A NOTABLE FEATURE about economic policy reforms in India in the past two decades is that financial sector reform have significantly lagged behind reforms in industrial, trade and tax policies. One would suppose that in today’s complex, modern economic environment, our financial sector regulators would be working with something more contemporary than colonial-era legislation. But, unfortunately, that is not the case. The Reserve Bank of India (RBI), the fulcrum of the financial system, still works with a vintage 1934 Act designed for a colonial economy. And, if the RBI’s “over-arching” attitude to financial sector regulation is any indication, it seems least interested in any fundamental change.

A case in point is the recent attempt to bring specialised housing finance companies under the RBI’s regulatory ambit, bypassing the sector regulator, the National Housing Bank (NHB).  

At a broad level, it is understood that the NHB Act needs to be amended, but not for the reasons adduced. Any amendment needs to take cognizance of the unique nature of the housing finance business which does long-term financing of a durable, real asset. Such uniqueness in the very nature of the business requires that the activity be regulated by a specialised agency viz. the National Housing Bank which can focus full time on policy making for the housing finance sector and promote the development of financial products suited to the nature of that business. 

Operational difficulties

Even though the RBI is the banking regulator, it does not automatically follow that it is the appropriate authority to regulate all types of financial intermediaries carrying on the borrowing / lending activity. HFCs conduct a highly specialised activity. There is a need for a specialised agency which can work out long-term and structural solutions in the housing finance sphere – for instance, developing a long-term funding product for HFCs and in promoting the sound development of a securitisation market. It is not clear if the RBI is ideally placed to execute such responsibilities.

## PROVIDED DATA
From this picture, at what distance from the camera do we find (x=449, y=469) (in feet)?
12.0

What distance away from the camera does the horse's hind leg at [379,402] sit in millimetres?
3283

## WRITTEN INSTRUCTION 1
In the passage on housing finance regulation, what agency is named as the sector regulator that the recent attempt would bypass?
## WRITTEN INSTRUCTION 2
Duplicate the stretch of the passage on housing finance regulation from "At a broad level, it" through "of that business.".

## EXERCISE SOLUTION 1
The National Housing Bank (NHB).

## EXERCISE SOLUTION 2
At a broad level, it is understood that the NHB Act needs to be amended, but not for the reasons adduced. Any amendment needs to take cognizance of the unique nature of the housing finance business which does long-term financing of a durable, real asset. Such uniqueness in the very nature of the business requires that the activity be regulated by a specialised agency viz. the National Housing Bank which can focus full time on policy making for the housing finance sector and promote the development of financial products suited to the nature of that business.